Disagreements with developmental frameworks and economic reforms following the 1921 Philippine financial crisis further fueled tensions between the governor-general and Filipino government officials. In 1923, for instance, Wood's motives were questioned when he faced two potential buyers for sugar centrals in the receivership of the PNB. The first buyer was a group of sugar planters from Negros Occidental, led by Rafael Alunan. They offered to buy the centrals for cash but wanted the price of P34.1 million to be reduced due to depreciation and financial constraints. This offer was supported by the Philippine Chamber of Commerce, especially with Laguda as the commerce secretary. Laguda supported Alunan's proposal, however, suggesting a price of P21 million, with cash payment required within six to eight months. He also recommended that the PNB should provide P6 million for commercial loans to keep operations running, to be paid back with 8% interest within five years.

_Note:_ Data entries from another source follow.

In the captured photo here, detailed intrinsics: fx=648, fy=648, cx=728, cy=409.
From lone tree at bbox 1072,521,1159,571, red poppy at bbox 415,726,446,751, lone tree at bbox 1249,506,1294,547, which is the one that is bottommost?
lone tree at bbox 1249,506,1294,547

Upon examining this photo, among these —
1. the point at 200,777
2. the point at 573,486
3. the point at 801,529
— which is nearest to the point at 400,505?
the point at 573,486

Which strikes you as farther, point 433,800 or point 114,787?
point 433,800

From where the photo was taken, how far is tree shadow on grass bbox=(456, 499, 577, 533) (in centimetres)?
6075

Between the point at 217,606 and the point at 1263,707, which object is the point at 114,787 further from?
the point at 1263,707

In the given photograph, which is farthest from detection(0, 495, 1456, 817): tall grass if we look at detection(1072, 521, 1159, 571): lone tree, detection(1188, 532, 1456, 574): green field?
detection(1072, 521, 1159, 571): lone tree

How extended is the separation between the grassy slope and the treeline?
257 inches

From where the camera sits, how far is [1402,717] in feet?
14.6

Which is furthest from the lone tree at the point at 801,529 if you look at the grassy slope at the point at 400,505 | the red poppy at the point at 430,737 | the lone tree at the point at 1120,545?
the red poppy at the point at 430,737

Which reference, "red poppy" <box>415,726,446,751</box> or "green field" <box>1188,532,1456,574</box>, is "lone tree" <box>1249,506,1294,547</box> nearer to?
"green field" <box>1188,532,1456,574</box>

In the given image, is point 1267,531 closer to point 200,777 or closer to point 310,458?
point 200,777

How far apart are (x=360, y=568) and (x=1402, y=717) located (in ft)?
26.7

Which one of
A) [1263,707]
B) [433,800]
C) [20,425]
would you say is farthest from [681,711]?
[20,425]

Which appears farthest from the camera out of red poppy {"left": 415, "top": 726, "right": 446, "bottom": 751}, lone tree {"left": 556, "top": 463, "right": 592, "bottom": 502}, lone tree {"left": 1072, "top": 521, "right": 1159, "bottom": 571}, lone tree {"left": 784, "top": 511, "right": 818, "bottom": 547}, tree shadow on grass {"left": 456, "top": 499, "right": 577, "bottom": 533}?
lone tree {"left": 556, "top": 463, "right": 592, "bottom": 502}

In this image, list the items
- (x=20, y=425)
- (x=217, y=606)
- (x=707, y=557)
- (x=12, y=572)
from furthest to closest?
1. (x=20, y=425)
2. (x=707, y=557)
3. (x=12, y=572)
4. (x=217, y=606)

The proposed plan included terms for potential bonds and required the new owners to pay dividends to the PNB until the original amount was settled.

Wood was not in favor of selling the centrals to Negros hacenderos, believing they lacked strong technical and management skills. Instead, he preferred the second group which consisted of American firms, Hayden, Stone and
Company and E. Atkins and Company of Cuba, for their better capabilities.

In July 1923, Laguda resigned as commerce secretary during the "cabinet crisis".